Very Frustrated Mommy Today


So, I find myself being a very frustrated parent today. I am sitting here watching my little baby girl and I just want to cry. She is sitting in her playpen watching cartoons, but if you weren’t here, you would not know that less than an hour ago, she had yet another seizure. This one was a pretty bad one, too. Nothing could get her attention. She just stared off, eating one grain of rice at a time, and you could just tell by the look on her face that she wasn’t there, didn’t notice what was going on around her, and for a few moments, nothing in the room existed.

I often wonder where she goes when she “wanders off” like this, and it seems they come more and more often as she gets older. And yet, I am frustrated because this is a journey we have walked for 15 months now.

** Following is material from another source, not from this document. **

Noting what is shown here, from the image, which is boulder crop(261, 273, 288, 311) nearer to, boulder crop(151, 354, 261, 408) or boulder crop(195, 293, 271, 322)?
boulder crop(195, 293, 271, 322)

You see, Lauren is 18 months old. She has had these frustrating little “moments” since she was about 2 or 3 months old, and we are no closer to an answer now than we were then. Today’s was the worst she has had in months. I was lulled into the complacency of thinking that they were getting better and maybe she was outgrowing them, and then today, BAM, here we are again.

She has had neurological evaluations and EEGs, but the news is always the same: “We just aren’t seeing it, and we cannot find anything wrong.” As a mother, that makes me absolutely want to SCREAM!!!!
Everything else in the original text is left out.